## Written tasks
1. Please rewrite the part of the logistic regression passage that opens with the words containing "Like I have" and closes with "to some data.", putting "weights" in place of "parameters".
2. Continue the logistic regression passage from the point where it stops.

# Start of Provided passage

# Derivations related to the Logistic Regression model

### What is Logistic Regression?

Logistic regression is a binary classification algorithm, that converts a feature vector $x$ into a probability distribution over $2$ classes.

The idea is that we give the model a $x \in \mathbb{R}^{n}$ and we want it to output the probability of obtaining a certain class. We usually denote the classes 0 and 1 respecitively, and the model outputs the probability of obtaining a 1 given the input features. We denote our hypothesis function as:

$$ h_{\theta}(x) = \frac{1}{1 + exp[\theta^Tx + b]} $$

This is also known as the sigmoid function and we can denote this as:
$$ h_{\theta}(x) = \sigma(\theta^Tx + b) $$

You may notice that we are still using a linear model where we multiply weights $\theta$ with our feature vector and add a bias $b$. The difference is that after performing this operation we place it into a sigmoid function which effectively squashes the line into a range of $(0, 1)$. This means that we have converted from a range of $(-\infty, \infty)$ to $(0, 1)$, which allows us to interpret the output in a different way. This concept is the main idea behind Generalized Linear Models which both Logistic and Linear regression are a part of. The function that converts the output into a specific probability distribution is the inverse of what is known as the 'canonical link function'. In the case of logistic regression the canonical link function is known as the logit function.

Like I have mentioned previously, we wish to make this an accurate model to represent the probability of a certain outcome happening given some inputs. In order to do so, we need to optimize our parameters to some data.

$$\text{Let } X = (x^{(1)}, x^{(2)}, \rightarrow x^{(m)})^{T} \in \mathbb{R}^{m \times n}, x^{(i)} \in \mathbb{R}^{n} $$
$$ y = (y^{(1)}, y^{(2)}, ..., y^{(m)}) \in \mathbb{R}^{m}, y^{(i)} \in \mathbb{R}$$

In other words: $X$ is a matrix where each column represents a feature, and each row represents a training example, and $y$ is a vector of each training example output

A common loss function to optimize over for Logistic Regression is the Binary Cross Entropy Loss.

# End of Provided passage
# Start of Dataset section

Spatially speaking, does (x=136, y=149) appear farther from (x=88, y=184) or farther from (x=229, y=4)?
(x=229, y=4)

# End of Dataset section

## Responses by task
1.
Like I have mentioned previously, we wish to make this an accurate model to represent the probability of a certain outcome happening given some inputs. In order to do so, we need to optimize our weights to some data.

2.
If you want to know more about how this loss is derived and why we use it for Logistic Regression, check out the 
CrossEntropyLoss.ipynb notebook for more info. We will define our loss function as a function of our parameters
$J(\theta, b) = BCE$

$$ \implies J(\theta, b) = -\sum_{i = 1}^{m}y^{(i)} \cdot \log(h_{\theta}(x^{(i)})) + (1 - y^{(i)}) \cdot \log(1 - h_{\theta}(x^{(i)})) $$
$$ = -\sum_{i = 1}^{m}y^{(i)} \cdot \log(\sigma(\theta^Tx^{(i)} + b)) + (1 - y^{(i)}) \cdot \log(1 - \sigma(\theta^Tx^{(i)} + b)) 


Basically, we get a very large negative number when we predict very incorrectly and a very small negative number when
we predict close to correctly. This results in a very large loss if there were a lot of very large discrepencies between
our predictions and the actual output or a smaller loss when we predicted close to correct most of the time.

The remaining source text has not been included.